---- Material for this exercise

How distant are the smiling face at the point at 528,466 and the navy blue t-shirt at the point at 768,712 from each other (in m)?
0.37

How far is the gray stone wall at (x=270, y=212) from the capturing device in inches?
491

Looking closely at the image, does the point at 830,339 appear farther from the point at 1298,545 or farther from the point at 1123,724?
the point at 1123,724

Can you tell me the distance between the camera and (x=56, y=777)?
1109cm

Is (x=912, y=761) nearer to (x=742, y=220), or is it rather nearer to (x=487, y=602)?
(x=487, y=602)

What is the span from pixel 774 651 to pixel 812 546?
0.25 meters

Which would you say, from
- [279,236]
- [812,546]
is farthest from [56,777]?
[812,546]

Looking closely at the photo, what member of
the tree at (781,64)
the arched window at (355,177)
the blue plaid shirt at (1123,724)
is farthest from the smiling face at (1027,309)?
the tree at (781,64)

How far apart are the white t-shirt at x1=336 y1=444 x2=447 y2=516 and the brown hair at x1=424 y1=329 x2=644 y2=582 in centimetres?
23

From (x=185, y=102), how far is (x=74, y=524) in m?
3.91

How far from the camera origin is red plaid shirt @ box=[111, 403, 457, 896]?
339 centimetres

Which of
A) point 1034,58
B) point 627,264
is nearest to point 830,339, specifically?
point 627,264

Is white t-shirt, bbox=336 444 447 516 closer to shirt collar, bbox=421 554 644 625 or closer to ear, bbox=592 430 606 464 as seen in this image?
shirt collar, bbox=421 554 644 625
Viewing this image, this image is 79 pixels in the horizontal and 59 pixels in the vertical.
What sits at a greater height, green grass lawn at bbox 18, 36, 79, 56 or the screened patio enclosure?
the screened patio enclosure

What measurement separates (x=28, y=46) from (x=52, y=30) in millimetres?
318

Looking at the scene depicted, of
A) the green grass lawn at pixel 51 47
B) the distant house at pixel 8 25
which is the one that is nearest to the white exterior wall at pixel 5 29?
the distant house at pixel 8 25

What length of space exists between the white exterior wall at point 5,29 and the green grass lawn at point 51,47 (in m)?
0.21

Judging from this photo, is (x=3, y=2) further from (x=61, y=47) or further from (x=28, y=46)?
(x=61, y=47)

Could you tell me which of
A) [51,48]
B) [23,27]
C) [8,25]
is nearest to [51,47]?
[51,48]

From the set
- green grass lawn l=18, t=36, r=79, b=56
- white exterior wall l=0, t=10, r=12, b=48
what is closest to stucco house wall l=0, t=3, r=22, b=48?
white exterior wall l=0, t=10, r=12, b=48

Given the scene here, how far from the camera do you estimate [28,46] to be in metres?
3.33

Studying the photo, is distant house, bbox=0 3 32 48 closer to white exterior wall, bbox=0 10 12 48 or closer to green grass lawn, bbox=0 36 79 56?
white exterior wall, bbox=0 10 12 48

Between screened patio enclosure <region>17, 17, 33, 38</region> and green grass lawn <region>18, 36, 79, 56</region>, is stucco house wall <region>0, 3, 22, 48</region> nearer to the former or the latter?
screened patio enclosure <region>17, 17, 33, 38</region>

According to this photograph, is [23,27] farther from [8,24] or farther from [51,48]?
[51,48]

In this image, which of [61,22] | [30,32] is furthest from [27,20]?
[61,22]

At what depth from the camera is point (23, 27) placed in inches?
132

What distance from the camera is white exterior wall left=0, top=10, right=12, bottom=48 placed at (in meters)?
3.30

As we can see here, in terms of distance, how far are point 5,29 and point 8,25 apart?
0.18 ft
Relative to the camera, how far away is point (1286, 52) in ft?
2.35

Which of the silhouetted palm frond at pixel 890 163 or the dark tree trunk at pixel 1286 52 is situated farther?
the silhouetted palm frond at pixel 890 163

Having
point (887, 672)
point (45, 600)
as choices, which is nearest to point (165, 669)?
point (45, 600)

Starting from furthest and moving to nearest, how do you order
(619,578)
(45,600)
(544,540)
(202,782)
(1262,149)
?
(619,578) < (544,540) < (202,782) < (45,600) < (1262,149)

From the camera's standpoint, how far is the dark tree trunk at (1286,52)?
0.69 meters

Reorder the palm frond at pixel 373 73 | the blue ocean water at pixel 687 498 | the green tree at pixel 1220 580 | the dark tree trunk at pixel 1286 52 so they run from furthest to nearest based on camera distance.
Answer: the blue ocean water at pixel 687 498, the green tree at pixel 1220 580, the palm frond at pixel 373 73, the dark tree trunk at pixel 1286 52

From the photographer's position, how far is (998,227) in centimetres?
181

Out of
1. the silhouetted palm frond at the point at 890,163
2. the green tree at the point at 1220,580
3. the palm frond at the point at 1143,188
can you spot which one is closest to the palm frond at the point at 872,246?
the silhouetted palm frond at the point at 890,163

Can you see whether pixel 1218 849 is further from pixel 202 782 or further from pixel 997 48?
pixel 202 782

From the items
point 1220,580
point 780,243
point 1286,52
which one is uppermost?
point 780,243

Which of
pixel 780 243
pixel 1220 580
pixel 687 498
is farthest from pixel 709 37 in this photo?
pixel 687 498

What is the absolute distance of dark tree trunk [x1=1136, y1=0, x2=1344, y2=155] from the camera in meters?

--------

# Given exercise
Rewrite the entries from the line with "Starting from furthest" up to and including the line with "0.69 meters", replacing "nearest" with "closest" and keeping everything else the same.

# Exercise response
Starting from furthest and moving to closest, how do you order
(619,578)
(45,600)
(544,540)
(202,782)
(1262,149)
?
(619,578) < (544,540) < (202,782) < (45,600) < (1262,149)

From the camera's standpoint, how far is the dark tree trunk at (1286,52)?
0.69 meters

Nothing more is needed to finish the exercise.